### Dane do zadania ###
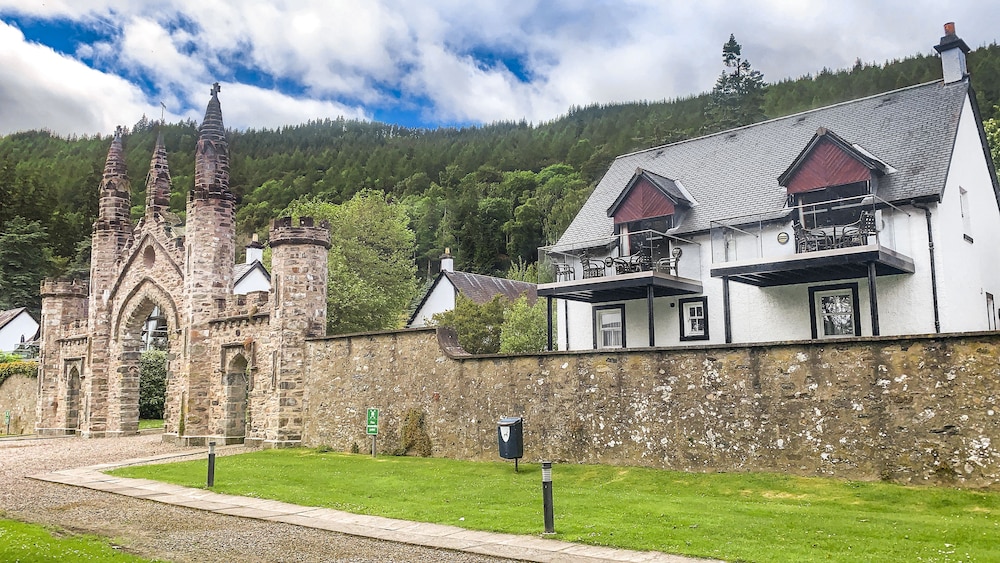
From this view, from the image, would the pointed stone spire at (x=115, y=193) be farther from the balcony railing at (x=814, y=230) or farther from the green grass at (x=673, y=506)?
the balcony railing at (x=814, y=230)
###
### Dane do zadania ###
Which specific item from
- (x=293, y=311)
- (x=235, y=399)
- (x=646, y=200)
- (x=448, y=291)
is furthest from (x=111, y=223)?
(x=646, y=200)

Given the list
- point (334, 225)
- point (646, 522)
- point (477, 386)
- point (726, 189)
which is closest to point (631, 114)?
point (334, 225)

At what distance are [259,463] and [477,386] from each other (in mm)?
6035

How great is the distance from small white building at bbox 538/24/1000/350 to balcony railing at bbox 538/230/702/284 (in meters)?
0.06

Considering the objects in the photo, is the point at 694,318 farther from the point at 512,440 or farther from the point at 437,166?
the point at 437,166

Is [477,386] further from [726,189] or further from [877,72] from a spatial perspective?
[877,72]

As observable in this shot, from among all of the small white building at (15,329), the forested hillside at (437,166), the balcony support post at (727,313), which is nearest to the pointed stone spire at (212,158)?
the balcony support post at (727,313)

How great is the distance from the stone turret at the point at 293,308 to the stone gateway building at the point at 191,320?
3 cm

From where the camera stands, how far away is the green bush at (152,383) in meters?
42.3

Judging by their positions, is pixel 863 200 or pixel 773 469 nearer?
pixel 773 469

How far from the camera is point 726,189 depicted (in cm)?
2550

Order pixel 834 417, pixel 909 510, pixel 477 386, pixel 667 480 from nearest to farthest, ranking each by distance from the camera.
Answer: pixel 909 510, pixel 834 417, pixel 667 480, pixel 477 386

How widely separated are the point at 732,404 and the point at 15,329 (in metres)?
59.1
###
### Dane do zadania ###
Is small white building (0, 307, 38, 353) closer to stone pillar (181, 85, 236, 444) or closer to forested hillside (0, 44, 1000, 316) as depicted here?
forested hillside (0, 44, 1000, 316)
###
(Opis zadania) Proszę podać, w ilu liniach powyższych wierszy występuje słowo „depicted”, z uwzględnieniem wielkości liter. Wpisz wyłącznie liczbę.

(Rozwiązanie zadania) 2